Сегодня Элен опять говорила о Миллере. Говорила с каким-то пылким возмущением. (Некоторые воспоминания, некоторые логические ходы похожи на больные зубы, до которых нужно все время дотрагиваться, только чтобы удостовериться, что они все еще болят.) Ненасилие: на этот раз это была всего лишь чистая уловка, но дело не в этом — все равно все было неправильно. Если вы убеждены в людской низости, вы не имеете права не прилагать усилий к тому, чтобы заставить их вести себя порядочно. Согласен — но как вы вероятнее всего добьетесь этой цели? Насилием? Насилие может привить людям нормы положительного поведения лишь на очень короткое время; подлинной и долговременной праведности из этого не выйдет. Она обвинила меня в том, что я ухожу от истинных целей, находя убежище в туманном идеализме. Все это наконец переплавилось в непримиримую ненависть к нацистам. Везде мир, но только не у нацистов, и всю Европу постепенно отравляет фашистская зараза. Их необходимо наказать, истребить поголовно — как крыс. (Заметьте, что мы все на девяносто девять процентов пацифисты. В согласии с Нагорной проповедью [286] ; без учета того, что один процент в ряде случаев может породить Наполеона или Тамерлана [287] . Мир, прекрасный мир до тех пор, пока не начнется война, которая нас устраивает. Отсюда результат — каждый человек является заведомой жертвой чьей-то крайне желательной войны. Девяносто девять процентов. Этот пацифизм есть всего лишь завуалированный милитаризм. Мир возможен только тогда, когда в обществе сто процентов пацифистов.)
286
Нагорная проповедь — согласно Новому Завету первая проповедь, сказанная Иисусом Христом.
287
Тамерлан (Тимур) (1336–1405) — среднеазиатский государственный деятель и полководец, совершал грабительские походы.

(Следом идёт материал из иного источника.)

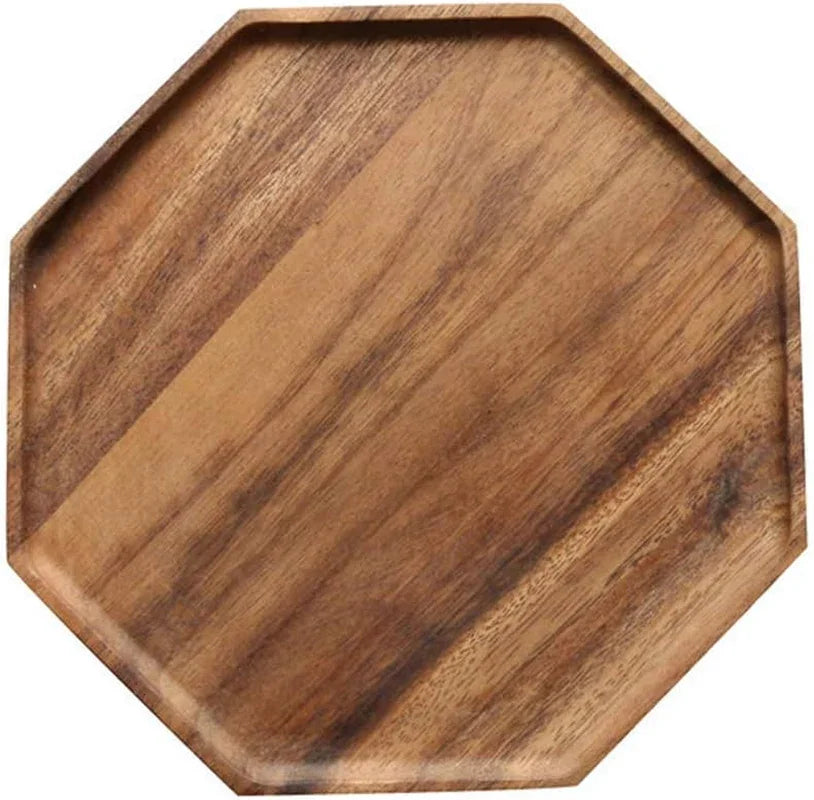 Set of 2 Acacia Wood Charcuterie Boards round Wooden Serving Tray Fruit Platter Decor Trays Serving Ware Food Dish Serving Platters Christmas Cheese Board Square Party Trays Plate Hosting Essentials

Мы обменялись огромным количеством «за» и «против»; затем некоторое время молчали. Наконец она заговорила о Гизебрехте — человеке, прошедшем бог знает какие пытки. «Ты не удивлен моим мнением о нацистах?» Я не был нисколько удивлен, так же, как и самими нацистами. Удивительной была бы терпимость с их стороны и прощение с ее. «Но человек, который мог прощать, исчез, когда исчез Экки. Я была доброй, когда он был со мной. Теперь я зла. Если бы он все еще был здесь, я смогла бы простить тех, кто убрал его. Но это невозможное условие. Я никогда не смогу прощать». (На это, конечно, можно было дать ответ, но в том положении, в котором я находился, я не имел права давать какие бы то ни было ответы.) Она продолжала рассказывать о том, кем он был для нее. Кем-то, кого она не стыдилась любить, в отличие от того стыда, который она испытывала от своих чувств к Джерри. Кем-то, кого она была способна любить всем своим существом — «не время от времени или частью своей души, на крыше, и не просто ради забавы, в художественной мастерской, перед обедом». И она все возвращалась к одному и тому же — что Экки сделал ее доброй, правдивой, неэгоистичной и, уж конечно, счастливой. «Я стала совершенно другой, пока была с ним. Или, может быть, я впервые стала собой». Затем: «Помнишь, как ты смеялся надо мной в тот раз на крыше, когда я говорила о моем истинном Я?» Естественно, я помнил! В тот момент я не был сам достаточно истинным, чтобы постичь мою собственную отдаленность от реальности. Впоследствии, когда я увидел, как она рыдает, когда я узнал, что намеренно отказывался любить ее, я понял это.